Module Agda.Interaction.Highlighting.FromAbstract
has
this at the top:
-- | Extract highlighting syntax from abstract syntax.
--
-- Implements one big fold over abstract syntax.
It works on the data type from module
Agda.Syntax.Abstract
which has this as its header:
{-| The abstract syntax. This is what you get after desugaring and scope
analysis of the concrete syntax. The type checker works on abstract syntax,
producing internal syntax ("Agda.Syntax.Internal").
-}
The entry point to the highlighter is in module
Agda.Interaction.Highlighting.FromAbstract
and it has the
following signature:
runHighlighter ::
Hilite a =>
SourceToModule -> AbsolutePath -> NameKinds -> a ->
HighlightingInfoBuilder
As you can see there is a Hilite
type class. Many
instances are defined in the module. Here is the one for
declarations.
instance Hilite A.Declaration where
hilite = \case
A.Axiom _ax _di ai _occ x e -> hl ai <> hl x <> hl e
A.Generalize _names _di ai x e -> hl ai <> hl x <> hl e
A.Field _di x e -> hlField x <> hl e
A.Primitive _di x e -> hl x <> hl e
A.Mutual _mi ds -> hl ds
A.Section _r x tel ds -> hl x <> hl tel <> hl ds
A.Apply mi x a _ci dir -> hl mi <> hl x <> hl a <> hl dir
A.Import mi x dir -> hl mi <> hl x <> hl dir
A.Open mi x dir -> hl mi <> hl x <> hl dir
A.FunDef _di x _delayed cs -> hl x <> hl cs
A.DataSig _di x tel e -> hl x <> hl tel <> hl e
A.DataDef _di x _uc pars cs -> hl x <> hl pars <> hl cs
A.RecSig _di x tel e -> hl x <> hl tel <> hl e
A.RecDef _di x _uc dir bs e ds -> hl x <> hl dir <> hl bs <> hl e <> hl ds
A.PatternSynDef x xs p -> hl x <> hl xs <> hl p
A.UnquoteDecl _mi _di xs e -> hl xs <> hl e
A.UnquoteDef _di xs e -> hl xs <> hl e
A.ScopedDecl s ds -> hl ds
A.Pragma _r pragma -> hl pragma
where
hl a = hilite a
hlField x = hiliteField (concreteQualifier x) (concreteBase x) (Just $ bindingSite x)
FunDef
Let’s see how the highlighting works on FunDef
. The key
line is
A.FunDef _di x _delayed cs -> hl x <> hl cs
Function hilite
picks out the second field
x
and fourth field cs
. From module
Agda.Syntax.Abstract
we learn that these have types
x :: QName
and cs :: [Clause]
respectively:
| FunDef DefInfo QName Delayed [Clause] -- ^ sequence of function clauses
Data type QName
is defined in
Agda.Syntax.Abstract.Name
data QName = QName { qnameModule :: ModuleName
, qnameName :: Name
}
deriving Data
and Name
is also defined in the same module as:
data Name = Name
{ nameId :: !NameId
, nameConcrete :: C.Name -- ^ The concrete name used for this instance
, nameCanonical :: C.Name -- ^ The concrete name in the original definition (needed by primShowQName, see #4735)

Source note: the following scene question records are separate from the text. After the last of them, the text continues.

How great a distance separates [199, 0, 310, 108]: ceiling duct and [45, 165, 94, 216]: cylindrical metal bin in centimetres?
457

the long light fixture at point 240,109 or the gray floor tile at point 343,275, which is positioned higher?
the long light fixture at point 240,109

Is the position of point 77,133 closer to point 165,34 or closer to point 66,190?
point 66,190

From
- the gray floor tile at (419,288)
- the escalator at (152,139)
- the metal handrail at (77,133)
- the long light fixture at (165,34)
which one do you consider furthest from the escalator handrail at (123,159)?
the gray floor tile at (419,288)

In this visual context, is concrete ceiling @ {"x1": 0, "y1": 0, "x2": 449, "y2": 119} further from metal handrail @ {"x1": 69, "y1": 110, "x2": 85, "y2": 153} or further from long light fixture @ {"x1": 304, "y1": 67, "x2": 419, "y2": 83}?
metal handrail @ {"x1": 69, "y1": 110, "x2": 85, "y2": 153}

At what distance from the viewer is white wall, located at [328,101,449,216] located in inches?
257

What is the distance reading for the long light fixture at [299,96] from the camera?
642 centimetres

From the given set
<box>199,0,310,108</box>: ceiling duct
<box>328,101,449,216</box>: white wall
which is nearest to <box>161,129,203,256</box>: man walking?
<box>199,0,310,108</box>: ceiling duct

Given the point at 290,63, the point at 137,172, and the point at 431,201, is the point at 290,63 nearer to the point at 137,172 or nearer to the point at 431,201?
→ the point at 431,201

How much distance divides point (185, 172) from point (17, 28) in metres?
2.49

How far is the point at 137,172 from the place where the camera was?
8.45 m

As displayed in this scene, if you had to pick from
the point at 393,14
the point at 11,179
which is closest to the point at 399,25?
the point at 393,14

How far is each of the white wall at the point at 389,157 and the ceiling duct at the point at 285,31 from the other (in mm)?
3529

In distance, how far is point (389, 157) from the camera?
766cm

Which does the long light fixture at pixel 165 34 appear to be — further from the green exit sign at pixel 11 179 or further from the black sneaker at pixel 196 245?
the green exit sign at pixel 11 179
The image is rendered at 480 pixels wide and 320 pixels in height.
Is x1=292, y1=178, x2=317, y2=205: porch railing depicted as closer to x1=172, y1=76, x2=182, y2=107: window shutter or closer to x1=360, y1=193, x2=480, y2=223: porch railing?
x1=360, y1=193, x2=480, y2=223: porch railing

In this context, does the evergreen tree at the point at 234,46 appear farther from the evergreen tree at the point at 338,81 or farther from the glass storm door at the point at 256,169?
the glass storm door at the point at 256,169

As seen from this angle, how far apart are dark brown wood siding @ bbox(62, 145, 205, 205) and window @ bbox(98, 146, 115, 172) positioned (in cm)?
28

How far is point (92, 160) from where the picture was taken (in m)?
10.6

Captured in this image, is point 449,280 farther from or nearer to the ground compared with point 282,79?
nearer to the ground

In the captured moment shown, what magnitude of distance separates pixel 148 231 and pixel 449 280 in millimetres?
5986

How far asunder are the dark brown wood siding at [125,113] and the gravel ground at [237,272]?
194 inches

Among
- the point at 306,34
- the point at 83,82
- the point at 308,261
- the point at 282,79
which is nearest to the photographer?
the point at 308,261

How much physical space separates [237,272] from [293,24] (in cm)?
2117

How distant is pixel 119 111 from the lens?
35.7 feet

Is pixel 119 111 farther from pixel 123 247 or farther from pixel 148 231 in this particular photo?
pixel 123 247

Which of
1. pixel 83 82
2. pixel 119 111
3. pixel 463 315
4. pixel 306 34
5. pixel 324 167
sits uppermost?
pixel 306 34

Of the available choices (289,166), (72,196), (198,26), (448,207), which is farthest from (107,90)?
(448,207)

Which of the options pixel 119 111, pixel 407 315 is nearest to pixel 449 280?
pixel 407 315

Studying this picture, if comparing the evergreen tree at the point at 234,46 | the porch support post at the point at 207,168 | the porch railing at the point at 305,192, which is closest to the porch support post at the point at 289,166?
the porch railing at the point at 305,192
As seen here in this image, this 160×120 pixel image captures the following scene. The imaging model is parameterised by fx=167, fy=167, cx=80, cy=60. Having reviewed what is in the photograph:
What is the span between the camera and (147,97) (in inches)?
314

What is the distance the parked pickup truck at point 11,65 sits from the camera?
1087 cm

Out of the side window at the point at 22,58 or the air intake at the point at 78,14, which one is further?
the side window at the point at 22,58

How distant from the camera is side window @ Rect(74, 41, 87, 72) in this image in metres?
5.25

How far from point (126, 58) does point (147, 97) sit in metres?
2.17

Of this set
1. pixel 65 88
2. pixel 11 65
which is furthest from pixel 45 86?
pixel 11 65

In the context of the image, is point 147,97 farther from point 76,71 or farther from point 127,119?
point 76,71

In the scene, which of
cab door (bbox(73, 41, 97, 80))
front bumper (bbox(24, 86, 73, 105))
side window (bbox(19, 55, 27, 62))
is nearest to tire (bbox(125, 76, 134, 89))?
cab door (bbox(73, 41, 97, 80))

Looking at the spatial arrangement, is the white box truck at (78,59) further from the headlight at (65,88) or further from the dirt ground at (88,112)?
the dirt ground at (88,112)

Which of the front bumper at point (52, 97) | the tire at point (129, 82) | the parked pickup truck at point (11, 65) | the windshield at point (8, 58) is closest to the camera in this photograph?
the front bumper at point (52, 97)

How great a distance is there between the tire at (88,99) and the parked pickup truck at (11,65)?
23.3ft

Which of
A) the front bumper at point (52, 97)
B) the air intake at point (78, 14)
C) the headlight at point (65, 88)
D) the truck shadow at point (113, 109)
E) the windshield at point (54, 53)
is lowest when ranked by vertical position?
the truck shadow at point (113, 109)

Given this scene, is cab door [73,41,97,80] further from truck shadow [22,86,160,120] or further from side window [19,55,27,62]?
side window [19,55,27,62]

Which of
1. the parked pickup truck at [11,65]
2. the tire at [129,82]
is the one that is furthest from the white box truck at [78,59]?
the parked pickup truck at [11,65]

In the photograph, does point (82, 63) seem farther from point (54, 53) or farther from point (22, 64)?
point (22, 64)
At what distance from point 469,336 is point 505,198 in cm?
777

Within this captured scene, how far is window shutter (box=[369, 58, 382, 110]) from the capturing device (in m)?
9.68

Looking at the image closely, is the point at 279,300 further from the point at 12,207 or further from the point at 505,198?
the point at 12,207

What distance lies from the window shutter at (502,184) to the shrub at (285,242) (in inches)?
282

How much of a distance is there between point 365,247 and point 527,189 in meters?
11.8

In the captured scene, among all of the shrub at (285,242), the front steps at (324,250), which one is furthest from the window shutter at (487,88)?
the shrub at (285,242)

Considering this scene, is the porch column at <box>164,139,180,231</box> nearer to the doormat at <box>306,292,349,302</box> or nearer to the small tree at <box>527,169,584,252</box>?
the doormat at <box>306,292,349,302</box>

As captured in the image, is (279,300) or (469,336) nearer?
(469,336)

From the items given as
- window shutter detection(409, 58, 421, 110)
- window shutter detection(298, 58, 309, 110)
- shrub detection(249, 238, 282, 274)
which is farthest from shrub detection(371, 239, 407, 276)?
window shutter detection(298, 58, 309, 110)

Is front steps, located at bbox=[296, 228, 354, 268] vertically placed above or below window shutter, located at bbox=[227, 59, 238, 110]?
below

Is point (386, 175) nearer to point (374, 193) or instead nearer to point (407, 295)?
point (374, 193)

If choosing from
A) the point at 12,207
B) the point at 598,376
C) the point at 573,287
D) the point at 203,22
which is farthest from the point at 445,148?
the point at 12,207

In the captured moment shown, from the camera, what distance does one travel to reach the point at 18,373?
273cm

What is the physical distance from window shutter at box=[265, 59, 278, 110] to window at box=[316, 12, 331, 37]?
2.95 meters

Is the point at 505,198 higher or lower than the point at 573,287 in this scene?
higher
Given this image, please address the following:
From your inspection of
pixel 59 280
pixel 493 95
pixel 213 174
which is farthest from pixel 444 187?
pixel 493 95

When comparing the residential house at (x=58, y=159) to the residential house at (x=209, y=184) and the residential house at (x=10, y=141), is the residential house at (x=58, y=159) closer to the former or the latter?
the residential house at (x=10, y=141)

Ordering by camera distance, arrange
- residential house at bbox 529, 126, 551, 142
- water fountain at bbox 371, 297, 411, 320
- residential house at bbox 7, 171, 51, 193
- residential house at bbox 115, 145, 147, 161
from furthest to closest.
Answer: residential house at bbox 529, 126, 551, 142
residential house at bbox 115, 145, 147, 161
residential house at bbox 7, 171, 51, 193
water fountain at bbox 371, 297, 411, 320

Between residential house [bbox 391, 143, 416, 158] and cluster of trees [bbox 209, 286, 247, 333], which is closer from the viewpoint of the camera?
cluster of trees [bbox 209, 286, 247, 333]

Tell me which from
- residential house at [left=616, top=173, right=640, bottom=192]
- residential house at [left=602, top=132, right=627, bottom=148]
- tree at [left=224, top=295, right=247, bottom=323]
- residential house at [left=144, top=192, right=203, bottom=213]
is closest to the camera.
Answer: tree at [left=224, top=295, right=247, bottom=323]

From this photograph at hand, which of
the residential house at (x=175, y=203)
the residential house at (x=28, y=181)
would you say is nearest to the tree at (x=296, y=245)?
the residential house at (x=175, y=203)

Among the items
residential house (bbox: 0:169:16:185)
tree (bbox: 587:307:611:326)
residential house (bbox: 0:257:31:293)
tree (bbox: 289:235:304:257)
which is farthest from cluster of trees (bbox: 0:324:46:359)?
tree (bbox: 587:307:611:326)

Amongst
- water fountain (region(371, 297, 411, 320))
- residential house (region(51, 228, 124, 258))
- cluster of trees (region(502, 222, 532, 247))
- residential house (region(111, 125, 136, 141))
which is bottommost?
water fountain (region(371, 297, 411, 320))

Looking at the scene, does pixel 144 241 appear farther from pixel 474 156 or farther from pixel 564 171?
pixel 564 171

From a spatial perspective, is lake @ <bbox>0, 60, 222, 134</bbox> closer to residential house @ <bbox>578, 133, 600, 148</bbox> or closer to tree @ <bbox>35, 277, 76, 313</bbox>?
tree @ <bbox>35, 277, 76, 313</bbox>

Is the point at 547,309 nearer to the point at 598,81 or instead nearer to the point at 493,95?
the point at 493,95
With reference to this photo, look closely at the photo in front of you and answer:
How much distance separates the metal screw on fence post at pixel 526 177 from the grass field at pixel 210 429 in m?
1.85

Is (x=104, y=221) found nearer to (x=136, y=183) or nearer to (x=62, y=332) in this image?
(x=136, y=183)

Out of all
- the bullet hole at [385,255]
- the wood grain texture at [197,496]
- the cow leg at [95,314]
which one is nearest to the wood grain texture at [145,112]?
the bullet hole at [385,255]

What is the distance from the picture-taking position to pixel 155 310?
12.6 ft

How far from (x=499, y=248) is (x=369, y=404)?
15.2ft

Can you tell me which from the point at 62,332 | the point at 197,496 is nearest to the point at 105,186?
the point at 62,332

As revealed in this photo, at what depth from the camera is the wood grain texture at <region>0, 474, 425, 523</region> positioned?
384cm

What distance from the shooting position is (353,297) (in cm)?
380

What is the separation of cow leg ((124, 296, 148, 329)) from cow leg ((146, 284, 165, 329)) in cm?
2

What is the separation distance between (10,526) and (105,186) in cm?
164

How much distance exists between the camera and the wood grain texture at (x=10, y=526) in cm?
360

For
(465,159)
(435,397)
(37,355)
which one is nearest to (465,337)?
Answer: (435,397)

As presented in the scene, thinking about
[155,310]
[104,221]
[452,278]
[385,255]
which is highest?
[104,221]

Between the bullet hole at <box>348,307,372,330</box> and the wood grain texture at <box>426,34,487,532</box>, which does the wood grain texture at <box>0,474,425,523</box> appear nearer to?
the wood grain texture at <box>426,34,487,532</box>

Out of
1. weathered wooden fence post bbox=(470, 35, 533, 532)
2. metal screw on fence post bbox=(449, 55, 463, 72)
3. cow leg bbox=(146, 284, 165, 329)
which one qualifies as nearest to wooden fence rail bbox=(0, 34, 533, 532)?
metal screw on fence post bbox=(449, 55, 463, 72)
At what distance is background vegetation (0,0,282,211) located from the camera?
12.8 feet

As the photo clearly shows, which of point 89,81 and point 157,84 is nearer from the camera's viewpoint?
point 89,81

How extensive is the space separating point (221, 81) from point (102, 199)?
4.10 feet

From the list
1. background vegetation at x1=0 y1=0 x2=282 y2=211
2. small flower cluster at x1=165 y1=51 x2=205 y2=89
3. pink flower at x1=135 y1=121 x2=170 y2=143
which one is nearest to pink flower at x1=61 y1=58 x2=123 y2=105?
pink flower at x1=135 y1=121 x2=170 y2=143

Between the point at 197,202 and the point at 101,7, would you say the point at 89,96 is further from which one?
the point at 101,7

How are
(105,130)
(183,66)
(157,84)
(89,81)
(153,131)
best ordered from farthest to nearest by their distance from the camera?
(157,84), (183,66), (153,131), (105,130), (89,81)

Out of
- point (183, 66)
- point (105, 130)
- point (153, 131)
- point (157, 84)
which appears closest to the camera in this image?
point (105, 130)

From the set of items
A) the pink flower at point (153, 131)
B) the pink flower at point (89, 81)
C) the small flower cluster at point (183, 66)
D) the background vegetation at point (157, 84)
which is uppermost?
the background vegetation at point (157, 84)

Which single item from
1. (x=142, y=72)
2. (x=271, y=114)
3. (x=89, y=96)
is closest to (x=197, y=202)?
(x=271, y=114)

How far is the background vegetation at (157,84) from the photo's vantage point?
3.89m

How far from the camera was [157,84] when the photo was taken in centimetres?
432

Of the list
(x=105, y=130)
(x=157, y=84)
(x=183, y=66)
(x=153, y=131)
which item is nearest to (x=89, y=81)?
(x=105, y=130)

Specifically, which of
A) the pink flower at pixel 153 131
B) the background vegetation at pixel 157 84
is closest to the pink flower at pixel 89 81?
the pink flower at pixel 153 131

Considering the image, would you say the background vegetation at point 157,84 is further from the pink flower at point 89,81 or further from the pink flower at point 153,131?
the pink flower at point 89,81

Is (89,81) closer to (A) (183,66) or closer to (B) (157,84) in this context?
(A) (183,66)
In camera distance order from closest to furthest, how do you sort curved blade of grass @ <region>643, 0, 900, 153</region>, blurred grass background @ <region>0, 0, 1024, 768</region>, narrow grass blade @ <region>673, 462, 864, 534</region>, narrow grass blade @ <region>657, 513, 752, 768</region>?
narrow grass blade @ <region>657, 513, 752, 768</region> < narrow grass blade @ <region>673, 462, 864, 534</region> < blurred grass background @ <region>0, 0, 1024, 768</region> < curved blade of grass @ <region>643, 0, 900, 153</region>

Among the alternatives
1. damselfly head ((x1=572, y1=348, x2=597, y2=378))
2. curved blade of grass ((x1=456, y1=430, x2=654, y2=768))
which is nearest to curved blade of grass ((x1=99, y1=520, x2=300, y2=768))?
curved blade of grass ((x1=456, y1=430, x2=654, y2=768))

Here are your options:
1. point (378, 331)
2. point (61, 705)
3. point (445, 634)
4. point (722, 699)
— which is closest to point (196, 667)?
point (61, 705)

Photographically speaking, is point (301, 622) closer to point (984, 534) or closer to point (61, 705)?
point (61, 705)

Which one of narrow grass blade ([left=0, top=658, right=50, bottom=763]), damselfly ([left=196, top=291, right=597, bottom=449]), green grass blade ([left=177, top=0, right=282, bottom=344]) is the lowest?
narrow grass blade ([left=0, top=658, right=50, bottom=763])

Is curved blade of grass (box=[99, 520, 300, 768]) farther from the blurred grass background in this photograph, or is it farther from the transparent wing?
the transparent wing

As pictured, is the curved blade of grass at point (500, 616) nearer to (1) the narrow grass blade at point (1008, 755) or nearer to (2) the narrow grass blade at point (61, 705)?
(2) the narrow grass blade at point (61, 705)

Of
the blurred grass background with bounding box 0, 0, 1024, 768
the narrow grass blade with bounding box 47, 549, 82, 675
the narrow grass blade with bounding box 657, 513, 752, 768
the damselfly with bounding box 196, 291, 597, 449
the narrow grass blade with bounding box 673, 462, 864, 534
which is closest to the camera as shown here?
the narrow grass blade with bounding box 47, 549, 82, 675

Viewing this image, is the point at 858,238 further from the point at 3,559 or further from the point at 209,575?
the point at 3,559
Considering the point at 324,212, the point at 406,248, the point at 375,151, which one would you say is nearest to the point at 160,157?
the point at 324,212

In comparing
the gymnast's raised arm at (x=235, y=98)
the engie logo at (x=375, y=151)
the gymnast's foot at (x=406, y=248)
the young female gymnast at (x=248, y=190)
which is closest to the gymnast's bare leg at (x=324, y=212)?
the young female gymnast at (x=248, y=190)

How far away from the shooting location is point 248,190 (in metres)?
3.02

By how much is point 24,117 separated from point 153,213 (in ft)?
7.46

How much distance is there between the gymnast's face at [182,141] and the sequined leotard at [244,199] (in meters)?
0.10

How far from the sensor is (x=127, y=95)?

, nameBindingSite :: Range
, nameFixity :: Fixity'
, nameIsRecordName :: Bool
-- ^ Is this the name of the invisible record variable `self`?
-- Should not be printed or displayed in the context, see issue #3584.
} deriving Data
runHighlighter
produces a
HighlightingInfoBuilder
As far as I can tell this produces a HighlightingInfo
at
the end, which is a type synonym for RangeMap Aspects
. The
definition involves a DelayedMerge
data type for efficiency
reasons.
A RangeMap Aspects
can be thought of as mapping a range,
(Int, Int)
, to an Aspects
value.
Okay, now let’s rewind a bit. The token stream is actually produced
in by function
Agda.Interaction.Highlighting.HTML.Base.tokenStream
tokenStream
:: Text -- ^ The contents of the module.
-> HighlightingInfo -- ^ Highlighting information.
-> [TokenInfo]
I learned that the Agda HTML Backend gets its highlighting information from the module interface produced by Agda’s type-checking phase. The highlighting information is provided at the level of tokens not abstract syntax which makes it hard to e.g. pull out just a single function definition, since we don’t have access to a structure which allows us to do that. We just have tokens and what colour they should be highlighted.